Growth curves (A), water intake (B), food intake (C), body weight (D), liver index (E), and Lee’s index (F) of rats in different groups. *P < 0.05, **P < 0.01, ***P < 0.001, vs NC group; #P < 0.05, ##P < 0.01, ###P < 0.001, vs NAFLD group.

Effects of XYS on the pathological changes in liver tissues in an NAFLD rat model

Liver lipid accumulation and inflammation are key markers of NAFLD14. The morphological and histological changes in rat livers were subjected to a comprehensive visual analysis, including direct visual inspection and detailed examination through H&E, and Oil Red O staining (Fig. 3A–C). Rats on HFD exhibited pale-yellow liver surface, greasy sections (Fig. 3A), swollen volumes, extensive hepatic steatosis, and significant lipid droplet accumulation with inflammatory cell infiltration (Fig. 3B and C). Dysregulation of liver lipid metabolism is closely associated with NAFLD onset and progression15. Meanwhile, NAFLD rats had higher NAS scores and Oil Red O area ratios, indicating greater pathological activity and lipid accumulation (Figs. 3D and 6E).

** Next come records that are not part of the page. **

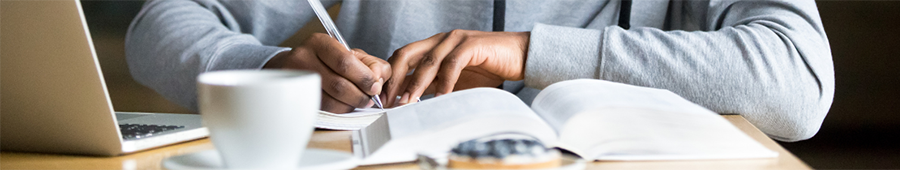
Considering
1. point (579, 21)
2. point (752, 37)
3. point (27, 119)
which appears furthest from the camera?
point (579, 21)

Following XYS administration, liver tissue color normalized to dark red (Fig. 3A), lipid droplet distribution decreased, inflammatory cell infiltration reduced (Fig. 3B and C), and both NAS scores and Oil Red O area ratios were lower (Figs. 3D and 6E). These findings suggest that XYS significantly mitigates HFD-induced liver lipid accumulation and ameliorates liver inflammation.

Fig. 3
figure 3

Morphological changes of liver in each group (A); H&E staining results on pathological changes in liver (B); Lipid accumulation in the liver observed by Oil red O staining (C). ▲: Lipid droplet distribution. NAS score (D), and Oil red O area ratio (E) in each group. *P < 0.05, **P < 0.01, ***P < 0.001, vs NC group; #P < 0.05, ##P < 0.01, ###P < 0.001, vs NAFLD group.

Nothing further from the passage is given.